La probabilité que Trump s'engage dans une guerre avec l'Iran est encore plus grande qu'auparavant, compte tenu de sa disposition et des personnes dont il s'est entouré. Comme Israël, les États-Unis estiment que l'Iran est affaibli et mûr pour un changement de régime. Cette perception ne fait qu'augmenter le risque d'erreur de calcul.

Une photo fournie par le ministère iranien de la Défense le 6 décembre 2024 montre le lanceur de satellite iranien Simorgh (Phoenix) à deux étages lancé depuis une plateforme au port spatial Imam Khomeini dans la ville de Semnan (AFP).

L'Iran, parfaitement conscient de sa position précaire, pourrait envisager d'accélérer sa progression vers la capacité nucléaire comme moyen de dissuasion.

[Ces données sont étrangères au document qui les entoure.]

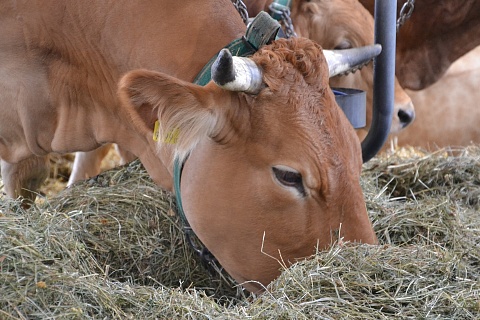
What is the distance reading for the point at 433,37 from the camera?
22.2 feet

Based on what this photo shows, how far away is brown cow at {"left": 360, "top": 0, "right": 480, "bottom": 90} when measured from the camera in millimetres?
6637

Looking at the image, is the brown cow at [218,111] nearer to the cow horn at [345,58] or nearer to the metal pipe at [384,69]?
the cow horn at [345,58]

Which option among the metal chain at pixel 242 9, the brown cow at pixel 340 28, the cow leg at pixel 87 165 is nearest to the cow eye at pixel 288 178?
the metal chain at pixel 242 9

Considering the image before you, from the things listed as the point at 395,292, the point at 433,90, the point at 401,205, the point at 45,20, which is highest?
the point at 45,20

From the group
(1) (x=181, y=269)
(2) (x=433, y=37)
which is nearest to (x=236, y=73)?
(1) (x=181, y=269)

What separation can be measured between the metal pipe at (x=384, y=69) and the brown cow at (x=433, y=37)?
2178 mm

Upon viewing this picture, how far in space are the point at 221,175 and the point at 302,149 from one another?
381 millimetres

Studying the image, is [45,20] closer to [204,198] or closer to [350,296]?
[204,198]

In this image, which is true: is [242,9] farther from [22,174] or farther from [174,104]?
[22,174]

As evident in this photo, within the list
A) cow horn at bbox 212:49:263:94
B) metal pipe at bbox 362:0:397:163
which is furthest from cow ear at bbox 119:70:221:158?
metal pipe at bbox 362:0:397:163

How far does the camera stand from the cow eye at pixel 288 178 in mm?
3373

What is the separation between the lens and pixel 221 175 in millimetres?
3506

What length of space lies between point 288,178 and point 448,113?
482 cm

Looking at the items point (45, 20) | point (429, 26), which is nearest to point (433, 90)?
point (429, 26)
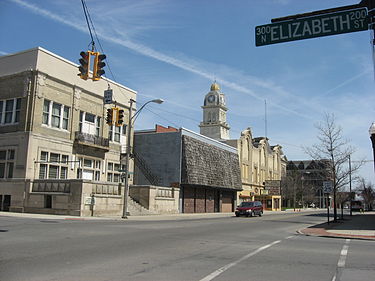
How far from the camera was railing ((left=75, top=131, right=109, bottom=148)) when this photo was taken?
33.4 metres

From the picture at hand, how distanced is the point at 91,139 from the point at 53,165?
4689 mm

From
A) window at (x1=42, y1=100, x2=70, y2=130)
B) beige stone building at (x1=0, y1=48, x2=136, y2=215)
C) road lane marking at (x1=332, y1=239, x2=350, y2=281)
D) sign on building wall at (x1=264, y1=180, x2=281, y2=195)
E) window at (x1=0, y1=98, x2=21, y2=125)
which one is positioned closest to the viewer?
road lane marking at (x1=332, y1=239, x2=350, y2=281)

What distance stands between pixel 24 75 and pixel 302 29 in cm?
2694

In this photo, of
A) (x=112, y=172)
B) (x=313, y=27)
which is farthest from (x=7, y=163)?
(x=313, y=27)

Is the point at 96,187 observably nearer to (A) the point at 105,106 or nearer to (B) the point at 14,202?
(B) the point at 14,202

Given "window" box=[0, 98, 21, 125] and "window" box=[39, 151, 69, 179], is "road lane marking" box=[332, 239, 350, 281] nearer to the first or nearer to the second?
"window" box=[39, 151, 69, 179]

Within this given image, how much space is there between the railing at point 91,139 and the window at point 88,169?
1.56 metres

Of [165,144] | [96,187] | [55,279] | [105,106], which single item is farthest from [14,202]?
[55,279]

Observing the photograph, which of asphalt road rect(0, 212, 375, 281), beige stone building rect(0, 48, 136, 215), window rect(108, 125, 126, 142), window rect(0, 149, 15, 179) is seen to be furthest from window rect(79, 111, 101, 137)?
asphalt road rect(0, 212, 375, 281)

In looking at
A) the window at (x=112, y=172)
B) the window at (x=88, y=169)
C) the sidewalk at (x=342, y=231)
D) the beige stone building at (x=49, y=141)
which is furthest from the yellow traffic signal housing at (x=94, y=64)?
the window at (x=112, y=172)

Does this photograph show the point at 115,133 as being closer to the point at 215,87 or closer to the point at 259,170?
the point at 259,170

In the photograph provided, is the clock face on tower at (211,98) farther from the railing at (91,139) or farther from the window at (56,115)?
the window at (56,115)

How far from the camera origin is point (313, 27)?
343 inches

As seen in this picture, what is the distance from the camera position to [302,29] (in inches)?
345
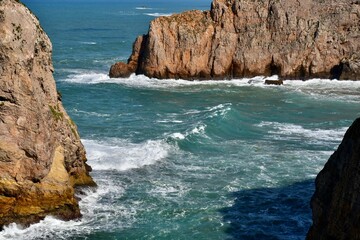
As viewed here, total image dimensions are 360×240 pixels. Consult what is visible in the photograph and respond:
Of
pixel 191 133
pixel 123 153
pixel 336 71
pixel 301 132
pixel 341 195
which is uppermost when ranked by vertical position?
pixel 341 195

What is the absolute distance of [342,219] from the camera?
19.0 metres

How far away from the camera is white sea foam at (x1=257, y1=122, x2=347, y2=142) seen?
4731cm

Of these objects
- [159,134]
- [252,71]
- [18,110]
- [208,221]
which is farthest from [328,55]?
[18,110]

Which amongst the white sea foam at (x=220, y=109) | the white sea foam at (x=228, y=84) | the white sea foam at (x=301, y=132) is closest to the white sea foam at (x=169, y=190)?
the white sea foam at (x=301, y=132)

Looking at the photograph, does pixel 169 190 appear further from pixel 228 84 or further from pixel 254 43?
pixel 254 43

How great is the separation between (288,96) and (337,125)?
586 inches

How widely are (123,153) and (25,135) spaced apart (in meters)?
14.4

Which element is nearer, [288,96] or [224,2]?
[288,96]

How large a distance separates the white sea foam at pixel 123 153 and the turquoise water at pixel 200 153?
0.25ft

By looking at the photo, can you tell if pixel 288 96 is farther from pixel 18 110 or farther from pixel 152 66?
pixel 18 110

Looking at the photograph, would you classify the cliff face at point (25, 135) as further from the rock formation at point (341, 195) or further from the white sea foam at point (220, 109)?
the white sea foam at point (220, 109)

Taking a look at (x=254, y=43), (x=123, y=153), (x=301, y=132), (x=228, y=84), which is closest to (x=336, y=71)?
(x=254, y=43)

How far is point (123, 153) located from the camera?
42.2 metres

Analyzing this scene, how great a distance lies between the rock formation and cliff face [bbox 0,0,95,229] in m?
13.9
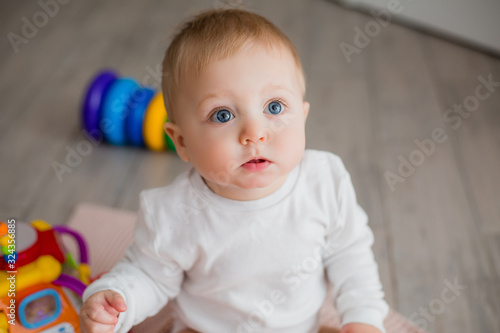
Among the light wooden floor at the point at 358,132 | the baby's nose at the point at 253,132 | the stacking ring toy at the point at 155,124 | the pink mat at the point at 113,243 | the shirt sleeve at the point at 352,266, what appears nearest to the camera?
the baby's nose at the point at 253,132

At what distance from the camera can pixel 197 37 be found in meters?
0.71

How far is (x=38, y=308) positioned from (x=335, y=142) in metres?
0.98

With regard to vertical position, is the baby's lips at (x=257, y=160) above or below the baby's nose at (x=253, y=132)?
below

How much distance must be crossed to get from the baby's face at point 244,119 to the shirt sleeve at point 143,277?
136 millimetres

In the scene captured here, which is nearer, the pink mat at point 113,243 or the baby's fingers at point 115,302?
the baby's fingers at point 115,302

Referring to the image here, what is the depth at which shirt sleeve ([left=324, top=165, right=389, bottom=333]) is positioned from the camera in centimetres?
80

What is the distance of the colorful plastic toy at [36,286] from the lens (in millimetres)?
841

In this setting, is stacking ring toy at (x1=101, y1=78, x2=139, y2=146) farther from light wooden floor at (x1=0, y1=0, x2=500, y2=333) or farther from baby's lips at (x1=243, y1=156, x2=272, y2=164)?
baby's lips at (x1=243, y1=156, x2=272, y2=164)

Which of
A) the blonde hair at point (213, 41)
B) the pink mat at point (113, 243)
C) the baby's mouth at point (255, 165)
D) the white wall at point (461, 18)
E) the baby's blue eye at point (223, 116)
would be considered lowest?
the pink mat at point (113, 243)

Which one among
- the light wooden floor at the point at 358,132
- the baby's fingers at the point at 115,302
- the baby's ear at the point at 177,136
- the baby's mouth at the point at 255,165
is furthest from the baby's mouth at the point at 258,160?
the light wooden floor at the point at 358,132

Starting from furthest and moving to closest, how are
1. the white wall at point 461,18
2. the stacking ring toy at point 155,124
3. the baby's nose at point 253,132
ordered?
1. the white wall at point 461,18
2. the stacking ring toy at point 155,124
3. the baby's nose at point 253,132

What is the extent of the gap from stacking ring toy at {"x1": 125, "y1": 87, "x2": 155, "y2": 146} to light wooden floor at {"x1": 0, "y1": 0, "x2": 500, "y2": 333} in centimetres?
4

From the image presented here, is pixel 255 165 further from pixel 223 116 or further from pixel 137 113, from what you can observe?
pixel 137 113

Sous prétexte de contrecarrer les ambitions nucléaires de l'Iran, les États-Unis de Trump, encouragés par des personnalités telles que Netanyahu, Huckabee et Hegseth, pourraient bien envisager une action militaire en Iran.

Le retour de Trump à la Maison Blanche pourrait marquer un chapitre périlleux de l'histoire mondiale, lourd de conséquences dévastatrices pour le Moyen-Orient et le monde.

L'auteur, Ebrahim Moosa, est professeur de la famille Mirza pour la pensée islamique et les sociétés musulmanes à la Keough School of Global Affairs de l'université de Notre Dame, dans l'Indiana, aux États-Unis.

Clause de non-responsabilité : les opinions exprimées par l'auteur ne reflètent pas nécessairement les opinions, les points de vue et les politiques éditoriales de TRT Afrika.